PROVIDED PASSAGE
:::::

  • The triangle would often draw in the most vulnerable other person available in the environment. “Many couples are aware of the discomfort triangular situations may cause their relationship, but are uncertain as to what, if anything, can be done” (Crowe & Ridley 2000). Some of the problems triangulation can cause are loss of sleep, appetite, concentration and the sense of self worth (particularly when the other partner is having an affair), jealousy, guilt, depression, rivalry and the urge for revenge.

  • Detriangulation can be used in Transpersonal Therapy to facilitate differentiation. Initially the therapist might be welcomed as the third point of the triangle and her/his job is to raise awareness of the process and explain the function of the triangulation to the partners. By encouraging both clients to approach their presenting issue from the “I” perspective (e.g. I feel left out when... or I feel hurt when...) rather than blaming (“you always...or...your mother always...) individuals can be provided with “experiences of self worth, clarity and compassion, personal responsibility and unity consciousness” (Andrande, 1988). Another intervention might be to draw clearer boundaries around the couple’s relationship. This can be supported by exploring what the two members of the couple have in common and what drew them together at the beginning of their relationship. Once the couple has explored what their relationship used to be based on, they can continue to look at the changes that have occurred over time and what might have gone missing (e.g. a sense of closeness or intimacy). When the focus has been brought back to the relationship it might be possible to explore the positive function of the triangle for the relationship, e.g. highlighting what is missing in the relationship or indeed how the triangle might be protecting the couple from facing difficult feelings (e.g. discord or disappointment). This can lead to an exploration how the positive elements of the triangle can be brought back into the couple’s relationship, e.g. how the support one partner gets from his mother might be substituted by support from the partner.
:::::
SUPPLIED RECORDS
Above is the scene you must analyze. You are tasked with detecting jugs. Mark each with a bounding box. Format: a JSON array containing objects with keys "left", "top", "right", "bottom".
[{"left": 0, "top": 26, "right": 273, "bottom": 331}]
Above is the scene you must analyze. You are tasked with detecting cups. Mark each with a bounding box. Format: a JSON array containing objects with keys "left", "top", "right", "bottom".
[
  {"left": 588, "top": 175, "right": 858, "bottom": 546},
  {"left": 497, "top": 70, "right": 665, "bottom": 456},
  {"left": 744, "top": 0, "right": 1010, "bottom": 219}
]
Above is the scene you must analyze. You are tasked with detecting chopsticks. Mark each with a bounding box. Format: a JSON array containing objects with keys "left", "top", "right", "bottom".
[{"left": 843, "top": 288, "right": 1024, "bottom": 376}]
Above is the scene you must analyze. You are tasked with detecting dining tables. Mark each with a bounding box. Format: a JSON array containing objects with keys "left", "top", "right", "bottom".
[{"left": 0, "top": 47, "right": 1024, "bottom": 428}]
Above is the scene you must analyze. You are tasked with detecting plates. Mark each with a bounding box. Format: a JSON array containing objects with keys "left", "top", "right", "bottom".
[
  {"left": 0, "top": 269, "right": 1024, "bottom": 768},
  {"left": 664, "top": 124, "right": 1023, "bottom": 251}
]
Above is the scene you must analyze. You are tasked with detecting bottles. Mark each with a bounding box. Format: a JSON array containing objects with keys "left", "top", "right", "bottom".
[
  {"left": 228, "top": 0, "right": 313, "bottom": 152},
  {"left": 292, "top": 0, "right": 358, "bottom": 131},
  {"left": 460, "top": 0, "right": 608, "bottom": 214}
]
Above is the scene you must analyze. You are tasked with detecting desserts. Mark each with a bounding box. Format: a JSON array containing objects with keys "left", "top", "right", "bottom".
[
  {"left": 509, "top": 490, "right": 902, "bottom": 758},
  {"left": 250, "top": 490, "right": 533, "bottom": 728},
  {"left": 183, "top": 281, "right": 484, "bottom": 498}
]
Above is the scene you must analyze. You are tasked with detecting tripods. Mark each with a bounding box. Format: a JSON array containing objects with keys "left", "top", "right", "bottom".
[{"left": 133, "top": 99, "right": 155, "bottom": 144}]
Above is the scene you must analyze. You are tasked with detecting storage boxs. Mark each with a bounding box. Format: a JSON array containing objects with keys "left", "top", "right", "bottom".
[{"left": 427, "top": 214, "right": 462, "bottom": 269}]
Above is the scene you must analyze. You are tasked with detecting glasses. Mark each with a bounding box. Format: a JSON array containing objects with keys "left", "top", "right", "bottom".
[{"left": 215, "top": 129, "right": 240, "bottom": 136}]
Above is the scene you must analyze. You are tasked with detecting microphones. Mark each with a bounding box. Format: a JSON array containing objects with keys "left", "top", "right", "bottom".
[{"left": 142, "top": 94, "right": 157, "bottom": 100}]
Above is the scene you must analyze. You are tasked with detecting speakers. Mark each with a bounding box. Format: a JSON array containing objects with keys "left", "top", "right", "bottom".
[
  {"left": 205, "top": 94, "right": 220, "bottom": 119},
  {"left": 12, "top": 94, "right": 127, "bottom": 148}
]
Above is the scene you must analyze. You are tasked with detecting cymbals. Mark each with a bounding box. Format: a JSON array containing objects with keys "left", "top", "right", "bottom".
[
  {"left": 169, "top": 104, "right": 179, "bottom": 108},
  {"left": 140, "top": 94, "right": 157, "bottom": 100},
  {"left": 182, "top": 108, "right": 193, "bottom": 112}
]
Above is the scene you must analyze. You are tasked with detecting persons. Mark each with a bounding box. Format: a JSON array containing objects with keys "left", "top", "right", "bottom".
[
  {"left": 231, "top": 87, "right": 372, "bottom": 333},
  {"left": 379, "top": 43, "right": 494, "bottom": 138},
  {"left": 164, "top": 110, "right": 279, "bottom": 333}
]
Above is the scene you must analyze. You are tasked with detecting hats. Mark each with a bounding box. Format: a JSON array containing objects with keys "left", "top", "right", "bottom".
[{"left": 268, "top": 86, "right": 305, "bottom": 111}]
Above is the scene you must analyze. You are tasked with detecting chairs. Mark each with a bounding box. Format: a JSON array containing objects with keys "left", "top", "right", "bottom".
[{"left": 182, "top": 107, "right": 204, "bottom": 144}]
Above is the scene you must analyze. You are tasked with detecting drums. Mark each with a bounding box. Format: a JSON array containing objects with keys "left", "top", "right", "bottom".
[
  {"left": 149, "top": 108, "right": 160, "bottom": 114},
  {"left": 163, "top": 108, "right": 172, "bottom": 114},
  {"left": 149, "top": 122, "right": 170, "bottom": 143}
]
:::::
TASK REQUIREMENTS
**1)** Do the following statements agree with the passage on triangulation? Answer yes or no for each and quote the words from the text that decide it. (a) A triangle often draws in the most vulnerable other person available. (b) At first, the therapist is kept outside the triangle. (c) Clients are encouraged to approach their presenting issue from the "I" perspective rather than by blaming.
**2)** According to the passage on triangulation, what can support drawing clearer boundaries around the couple's relationship?

SOLUTIONS TO THE TASKS
**1)**
(a) Yes: "The triangle would often draw in the most vulnerable other person available in the environment."
(b) No: "Initially the therapist might be welcomed as the third point of the triangle"
(c) Yes: "By encouraging both clients to approach their presenting issue from the “I” perspective (e.g. I feel left out when... or I feel hurt when...) rather than blaming"

**2)** Exploring what the two members of the couple have in common and what drew them together at the beginning of their relationship.